───── Data rows ─────

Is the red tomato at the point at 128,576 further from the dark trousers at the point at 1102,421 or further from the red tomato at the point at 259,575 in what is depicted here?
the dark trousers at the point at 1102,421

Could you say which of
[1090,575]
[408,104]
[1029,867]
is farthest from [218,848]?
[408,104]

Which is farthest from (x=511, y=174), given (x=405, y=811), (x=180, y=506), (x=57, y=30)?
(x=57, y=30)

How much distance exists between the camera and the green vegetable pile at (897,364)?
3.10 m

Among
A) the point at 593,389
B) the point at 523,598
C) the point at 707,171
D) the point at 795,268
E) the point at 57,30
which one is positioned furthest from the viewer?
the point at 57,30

─────
───── Data rows ─────

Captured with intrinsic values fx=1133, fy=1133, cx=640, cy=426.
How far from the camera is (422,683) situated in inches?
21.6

─────

__What to produce__. Gather every line from both blocks above that contains the word "trousers", and copy each one out in full.

__Result of the exercise__.
Is the red tomato at the point at 128,576 further from the dark trousers at the point at 1102,421 or further from the red tomato at the point at 259,575 in what is depicted here?
the dark trousers at the point at 1102,421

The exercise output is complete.